Supplied material:
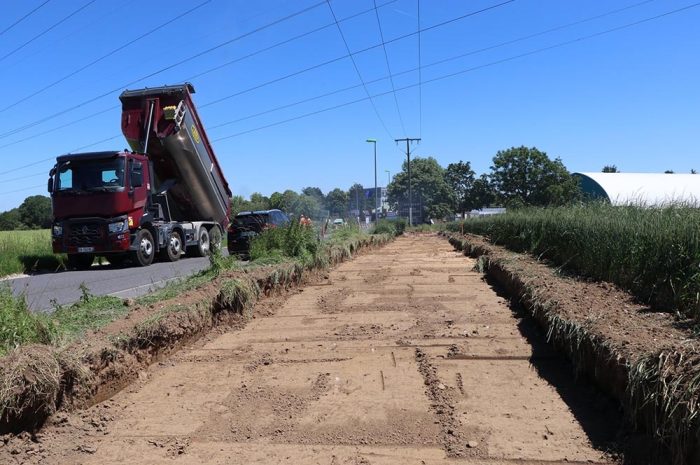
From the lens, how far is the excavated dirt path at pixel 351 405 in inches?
152

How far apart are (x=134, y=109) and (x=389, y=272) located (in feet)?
30.5

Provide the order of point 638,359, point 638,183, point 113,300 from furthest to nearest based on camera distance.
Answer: point 638,183 → point 113,300 → point 638,359

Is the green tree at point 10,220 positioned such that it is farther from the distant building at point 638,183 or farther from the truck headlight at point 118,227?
the distant building at point 638,183

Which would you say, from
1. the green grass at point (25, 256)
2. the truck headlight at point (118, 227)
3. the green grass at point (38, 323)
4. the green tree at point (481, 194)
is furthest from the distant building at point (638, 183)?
the green grass at point (38, 323)

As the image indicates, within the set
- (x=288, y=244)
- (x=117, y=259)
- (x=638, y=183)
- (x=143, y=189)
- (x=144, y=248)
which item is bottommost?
(x=117, y=259)

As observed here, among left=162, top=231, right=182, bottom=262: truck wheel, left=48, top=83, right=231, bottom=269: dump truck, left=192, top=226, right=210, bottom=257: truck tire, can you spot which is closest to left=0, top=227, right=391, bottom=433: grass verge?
left=48, top=83, right=231, bottom=269: dump truck

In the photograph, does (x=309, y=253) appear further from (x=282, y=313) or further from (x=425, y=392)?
(x=425, y=392)

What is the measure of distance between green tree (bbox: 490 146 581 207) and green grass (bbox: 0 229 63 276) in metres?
54.3

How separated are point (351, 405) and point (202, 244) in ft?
53.6

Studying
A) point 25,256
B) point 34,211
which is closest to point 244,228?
point 25,256

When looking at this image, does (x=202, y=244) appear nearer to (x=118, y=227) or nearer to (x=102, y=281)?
(x=118, y=227)

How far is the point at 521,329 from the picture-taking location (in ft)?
23.7

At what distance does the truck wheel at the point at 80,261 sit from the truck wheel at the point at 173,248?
2251 mm

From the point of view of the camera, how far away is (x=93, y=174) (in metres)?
15.5
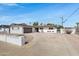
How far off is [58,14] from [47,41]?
1.28 feet

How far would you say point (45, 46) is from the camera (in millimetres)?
7812

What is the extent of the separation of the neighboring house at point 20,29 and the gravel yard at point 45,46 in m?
0.07

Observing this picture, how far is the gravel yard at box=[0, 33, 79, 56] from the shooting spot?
7781 mm

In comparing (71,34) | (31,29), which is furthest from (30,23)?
(71,34)

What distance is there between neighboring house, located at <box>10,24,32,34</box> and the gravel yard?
69 mm

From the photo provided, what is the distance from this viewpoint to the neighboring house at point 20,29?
Result: 785 cm

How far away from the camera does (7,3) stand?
775 cm

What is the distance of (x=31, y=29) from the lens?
7.88m

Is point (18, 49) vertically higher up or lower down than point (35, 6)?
lower down

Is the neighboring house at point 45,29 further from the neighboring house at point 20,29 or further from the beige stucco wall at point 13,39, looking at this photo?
the beige stucco wall at point 13,39

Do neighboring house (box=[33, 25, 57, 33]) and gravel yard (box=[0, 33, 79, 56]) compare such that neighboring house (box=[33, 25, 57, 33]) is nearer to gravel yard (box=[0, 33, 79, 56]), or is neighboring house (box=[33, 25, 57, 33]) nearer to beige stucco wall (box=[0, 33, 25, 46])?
gravel yard (box=[0, 33, 79, 56])

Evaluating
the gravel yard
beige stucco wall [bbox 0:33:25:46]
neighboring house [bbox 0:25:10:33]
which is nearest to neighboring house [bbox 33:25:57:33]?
the gravel yard

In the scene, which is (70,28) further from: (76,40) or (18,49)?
(18,49)

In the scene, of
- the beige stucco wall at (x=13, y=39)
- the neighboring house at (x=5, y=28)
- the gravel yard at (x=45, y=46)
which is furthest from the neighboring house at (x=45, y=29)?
the neighboring house at (x=5, y=28)
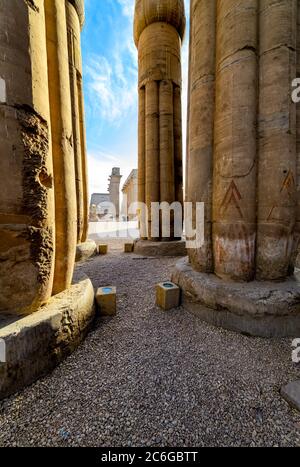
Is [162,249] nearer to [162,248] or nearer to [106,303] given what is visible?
[162,248]

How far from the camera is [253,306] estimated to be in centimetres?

To do: Revise the listing above by replacing every occurrence of "truck wheel" with "truck rim" and keeping all other text unchanged. Omit the pictures from your answer.

Solution to this task:
From the lens, how far is the excavated dirt path at pixel 351 405 in inches?
152

How far apart are (x=134, y=109) and (x=389, y=272) located (in feet)?
30.5

Provide the order of point 638,359, point 638,183, point 113,300 from furthest to nearest based on camera distance.
Answer: point 638,183 → point 113,300 → point 638,359

Is the green tree at point 10,220 positioned such that it is farther from the distant building at point 638,183 or farther from the truck headlight at point 118,227?
the distant building at point 638,183

Which would you say, from
1. the green grass at point (25, 256)
2. the truck headlight at point (118, 227)
3. the green grass at point (38, 323)
4. the green tree at point (481, 194)
is furthest from the distant building at point (638, 183)?
the green grass at point (38, 323)

As the image indicates, within the set
- (x=288, y=244)
- (x=117, y=259)
- (x=638, y=183)
- (x=143, y=189)
- (x=144, y=248)
which item is bottommost?
(x=117, y=259)

As observed here, among left=162, top=231, right=182, bottom=262: truck rim, left=48, top=83, right=231, bottom=269: dump truck, left=192, top=226, right=210, bottom=257: truck tire, can you spot which is closest to left=0, top=227, right=391, bottom=433: grass verge?
left=48, top=83, right=231, bottom=269: dump truck

In the photograph, does (x=309, y=253) appear further from (x=282, y=313) or further from (x=425, y=392)?
(x=425, y=392)

What is the measure of distance between green tree (bbox: 490 146 581 207) and green grass (bbox: 0 229 63 276) in metres?
54.3

How separated are point (351, 405) and point (202, 244) in ft?
53.6

Studying
A) point 25,256
B) point 34,211
which is closest to point 244,228?
point 25,256

When looking at this image, does (x=202, y=244) appear nearer to (x=118, y=227) or nearer to (x=102, y=281)?
(x=118, y=227)

How far is the point at 521,329 from the picture-taking location (in ft)?
23.7

At what distance does the truck rim at the point at 80,261 sit from the truck rim at the point at 173,248?
2251 mm

From the point of view of the camera, how far away is (x=93, y=174) (in metres)?
15.5
How far off is [58,14] from [47,41]?
1.28 feet

How far would you say point (45, 46) is from the camera (in millimetres)?
7812

What is the extent of the separation of the neighboring house at point 20,29 and the gravel yard at point 45,46 in m?
0.07

Observing this picture, how far is the gravel yard at box=[0, 33, 79, 56] from the shooting spot?
7781 mm

In comparing (71,34) | (31,29), which is furthest from (30,23)?
(71,34)

What distance is there between neighboring house, located at <box>10,24,32,34</box> and the gravel yard?
69 mm

From the photo provided, what is the distance from this viewpoint to the neighboring house at point 20,29?
Result: 785 cm

How far away from the camera does (7,3) stand?
775 cm

What is the distance of (x=31, y=29) from the lens?
7.88m

Is point (18, 49) vertically higher up or lower down than point (35, 6)?
lower down

Is the neighboring house at point 45,29 further from the neighboring house at point 20,29 or further from the beige stucco wall at point 13,39, looking at this photo?
the beige stucco wall at point 13,39

Do neighboring house (box=[33, 25, 57, 33]) and gravel yard (box=[0, 33, 79, 56]) compare such that neighboring house (box=[33, 25, 57, 33]) is nearer to gravel yard (box=[0, 33, 79, 56]), or is neighboring house (box=[33, 25, 57, 33]) nearer to beige stucco wall (box=[0, 33, 25, 46])?
gravel yard (box=[0, 33, 79, 56])

Evaluating
the gravel yard
beige stucco wall [bbox 0:33:25:46]
neighboring house [bbox 0:25:10:33]
which is nearest to neighboring house [bbox 33:25:57:33]?
the gravel yard

In the scene, which is (70,28) further from: (76,40) or (18,49)?
(18,49)

In the scene, of
- the beige stucco wall at (x=13, y=39)
- the neighboring house at (x=5, y=28)
- the gravel yard at (x=45, y=46)
which is furthest from the neighboring house at (x=45, y=29)?
the neighboring house at (x=5, y=28)
Is [162,249] nearer to [162,248] or nearer to [106,303] given what is visible?
[162,248]

How far from the camera is [253,306] estimated to be in centimetres?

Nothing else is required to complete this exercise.